The US has failed miserably to do what it could have done in this regard. We
are importing more oil today than in 1979. We cancelled hundreds of planned
nuclear reactors from 1974 forward that would have generated enough
electricity to eliminate all oil imports today. We have squandered many many
hundreds of billions of dollars. The folks who line up to gawk wide-eyed at
electric cars on Earth Day celebrations never ask the basic question --Where
is the electricity going to come from to power these cars if and when they
can ever make them practical in price and range? It's not going to come from
landfill methane, chicken manure, biomass, windmills, etc. etc, etc.
After the TMI accident in 1979 France sent its top nuclear safety specialists
to study, in detail, what the accident meant to its own plans to greatly
expand its domestic nuclear capacity. French scientists returned home and
informed their government that the major impact of the TMI accident was that
PWR's of western design were safer than anyone had imagined due to inherent
physical features that limit environmental releases even in the event of a
core melt due to operator error and shutting off active safety systems.

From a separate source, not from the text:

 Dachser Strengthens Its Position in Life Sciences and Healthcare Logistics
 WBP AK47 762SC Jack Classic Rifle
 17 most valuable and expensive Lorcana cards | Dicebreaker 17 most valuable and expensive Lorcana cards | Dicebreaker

Accordingly, France accelerated its nuclear power program since 1980 to the
point where it now has something like 70 reactors operating in a country
much smaller than the state of Texas. Because of its now installed nuclear
capacity, France has been able to cut its imports of foreign oil
dramatically, and is no longer "over the barrel' appeasing Arab oil interests
to get the oil it formerly required. Before France developed its strong
nuclear power generating base, it had to buy favor with various Arab nations
to gain access to crude oil it needed at the time in a tight global market.
The French sold the Iraqi's the Osirak nuclear reactor in the 1970s to buy
favor with the Iraqis. The Germans sold the Iraqis the hot cells to extract
plutonium from the the irradiated fuel the Iraqis planned to extract from the
reactor and use to make atomic weapons for its planned empire building and to
carry out its threats against Israel and the West. [If anyone wants to read a
book which reads like a spy thriller on the events leading up to Israel's
bombing of Osirak, they should read the book "First Strike" - by a former
Israeli Chief of Security whose name I forget]. Does anyone think that if
Israel had not destroyed the Osirak reactor [just before it went critical] in
1979 or so, that Iraq would not have had nuclear bombs mounted on its
missiles when it invaded Saudi Arabia --a fact which would have totally
changed US options at the time and upset the global balance of power.
France, a compact nations with a strong agricultural industry has found that
nuclear energy reduces environmental impacts from SO2, NOx, and
particulates and has cut its C02 greenhouse gas emissions dramatically.
If the US had done what France challenged it to do in early 1979 to expand
its base of nuclear electric generation, the US would be a healthier, and
strategically more secure nation than it is today. We would also be releasing
significantly less C02 and would have led the world in reducing total
greenhouse gas emissions. Numerous environmental groups who sit around at
conferences and staged media events agonizing over the steady increase in
C02 in the atmosphere [or fossil fuel air pollution or varous types] and call
for it to stop, cannot claim to be anything but deceiving themselves and the
public if they think their supposed goal can be met without a much greater
number of nuclear electric generating plants.